Gerek YÖK Başkanı Teziç
gerekse Danıştay kararında kullanılan ifadelere dikkat edilirse şuur altının,
bir kin ve düşmanlık şeklinde dışa vurulduğu görülür.
Bu ülkeyi kanı ve canı ile
besleyen insanımıza reva görülen bu davranışın asıl sebebi nedir? Batı
insanının karikatürlerde yapmak istediği hakareti anlayabiliyoruz çünkü onlar
düşman; inanç olarak, yaşam tarzı olarak, tarihsel olarak İslam’a ve Müslüman’a
düşmanlar, bunda bir anormallik yok. Ya ‘biz
de Müslümanız’ diyen içerdekilerin bu kin, nefret ve düşmanlık dolu tutum
ve davranışlarına ne denmeli? Bunlar kimin saflarında ve kime karşı
savaşıyorlar? Yoksa hepsi aynı safın insanları mı? Kur’ân’ın ifşa ettiği
insanlar yoksa bu insanlar mı?
“Ey iman edenler,
kendinizden olmayanı sırdaş edinmeyin. Onlar size kötülük ve zarar vermeye
çalışırlar, size zorlu bir sıkıntı verecek şeyden hoşlanırlar. Buğz (ve
düşmanlıkları) ağızlarından dışa vurmuştur, sinelerinin gizli tuttukları ise,
daha büyüktür. Size ayetlerimizi açıkladık; belki akıl erdirirsiniz.
Sizler, işte böylesiniz:
onları seversiniz, oysa onlar sizi sevmezler. Siz Kitabın tümüne inanırsınız,
onlar sizinle karşılaştıklarında “inandık” derler, kendi başlarına
kaldıklarında ise, size karşı olan kin ve öfkelerinden dolayı parmak uçlarını
ısırırlar. De ki: “Kin ve öfkenizle ölün.” Şüphesiz Allah, sinelerin özünde
saklı duranı bilendir.

****************

* _İstenenler_
a - Metin parçasında "Bu ülkeyi kanı" sözlerinden "bu insanlar mı?" sözlerine kadar olan bölümü aynen kopyalayın.
b - Metin parçasına göre Batı insanı İslam'a ve Müslümanlara hangi açılardan düşmandır? Hepsini sıralayın.
Yalnızca metin parçasındaki bilgileri kullanın.

Sahneye dayalı uzamsal sorular:

****************

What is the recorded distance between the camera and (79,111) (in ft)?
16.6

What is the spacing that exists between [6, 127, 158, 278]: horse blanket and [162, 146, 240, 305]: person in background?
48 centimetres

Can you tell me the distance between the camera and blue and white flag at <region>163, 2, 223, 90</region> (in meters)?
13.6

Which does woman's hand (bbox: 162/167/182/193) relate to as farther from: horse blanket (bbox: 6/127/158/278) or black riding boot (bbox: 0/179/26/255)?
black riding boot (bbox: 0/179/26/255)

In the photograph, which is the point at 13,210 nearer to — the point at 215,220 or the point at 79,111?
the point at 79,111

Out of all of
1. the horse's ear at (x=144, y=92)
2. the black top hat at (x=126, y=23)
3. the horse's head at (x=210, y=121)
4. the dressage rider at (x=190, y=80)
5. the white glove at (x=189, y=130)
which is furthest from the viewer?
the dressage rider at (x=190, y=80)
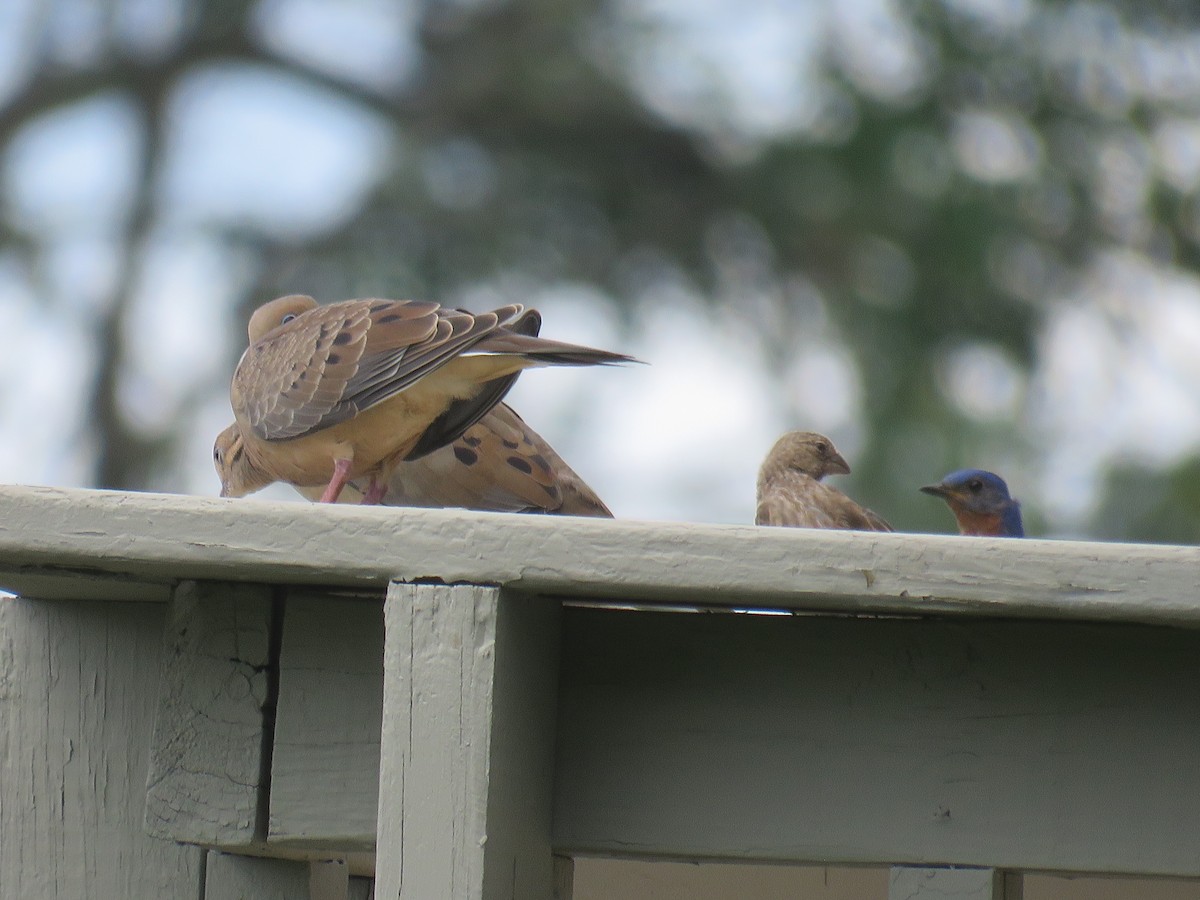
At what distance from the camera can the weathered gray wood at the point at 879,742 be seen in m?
1.97

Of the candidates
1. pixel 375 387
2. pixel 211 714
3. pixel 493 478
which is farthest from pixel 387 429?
pixel 211 714

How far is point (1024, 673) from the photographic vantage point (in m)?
2.01

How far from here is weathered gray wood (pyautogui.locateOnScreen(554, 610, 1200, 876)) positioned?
77.5 inches

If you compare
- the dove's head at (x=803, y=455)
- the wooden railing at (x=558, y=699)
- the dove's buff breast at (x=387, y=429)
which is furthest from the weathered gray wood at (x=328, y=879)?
the dove's head at (x=803, y=455)

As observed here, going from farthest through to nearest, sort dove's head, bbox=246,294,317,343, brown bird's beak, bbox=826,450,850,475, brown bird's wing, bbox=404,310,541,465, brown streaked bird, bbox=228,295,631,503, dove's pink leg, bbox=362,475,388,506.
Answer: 1. dove's head, bbox=246,294,317,343
2. brown bird's beak, bbox=826,450,850,475
3. dove's pink leg, bbox=362,475,388,506
4. brown bird's wing, bbox=404,310,541,465
5. brown streaked bird, bbox=228,295,631,503

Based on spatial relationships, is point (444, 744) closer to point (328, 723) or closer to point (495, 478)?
point (328, 723)

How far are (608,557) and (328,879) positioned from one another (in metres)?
0.93

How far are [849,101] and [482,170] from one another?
2.93m

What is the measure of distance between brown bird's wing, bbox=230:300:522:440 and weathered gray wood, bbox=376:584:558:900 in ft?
4.06

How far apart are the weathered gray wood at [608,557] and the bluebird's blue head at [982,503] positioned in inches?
80.5

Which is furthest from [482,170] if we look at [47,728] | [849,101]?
[47,728]

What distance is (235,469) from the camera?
365 cm

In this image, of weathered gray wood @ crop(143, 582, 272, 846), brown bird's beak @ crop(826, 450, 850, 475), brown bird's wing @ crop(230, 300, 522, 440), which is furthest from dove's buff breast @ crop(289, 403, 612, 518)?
weathered gray wood @ crop(143, 582, 272, 846)

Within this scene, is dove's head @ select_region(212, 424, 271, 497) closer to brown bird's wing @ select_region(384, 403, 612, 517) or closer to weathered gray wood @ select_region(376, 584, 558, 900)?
brown bird's wing @ select_region(384, 403, 612, 517)
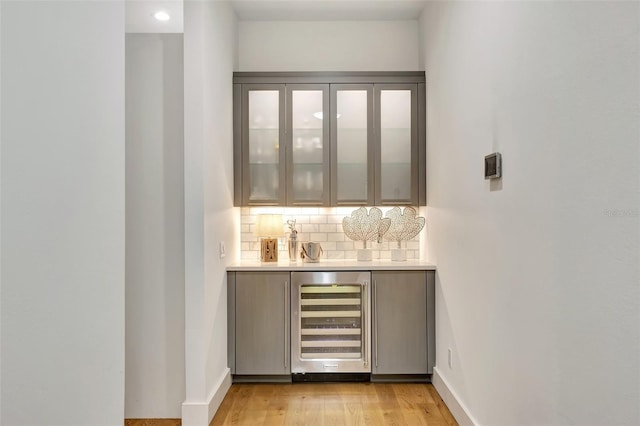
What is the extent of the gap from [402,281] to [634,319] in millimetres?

****************

* _Görev Çıktıları_
a -
Bu ülkeyi kanı ve canı ile
besleyen insanımıza reva görülen bu davranışın asıl sebebi nedir? Batı
insanının karikatürlerde yapmak istediği hakareti anlayabiliyoruz çünkü onlar
düşman; inanç olarak, yaşam tarzı olarak, tarihsel olarak İslam’a ve Müslüman’a
düşmanlar, bunda bir anormallik yok. Ya ‘biz
de Müslümanız’ diyen içerdekilerin bu kin, nefret ve düşmanlık dolu tutum
ve davranışlarına ne denmeli? Bunlar kimin saflarında ve kime karşı
savaşıyorlar? Yoksa hepsi aynı safın insanları mı? Kur’ân’ın ifşa ettiği
insanlar yoksa bu insanlar mı?

b - inanç olarak, yaşam tarzı olarak, tarihsel olarak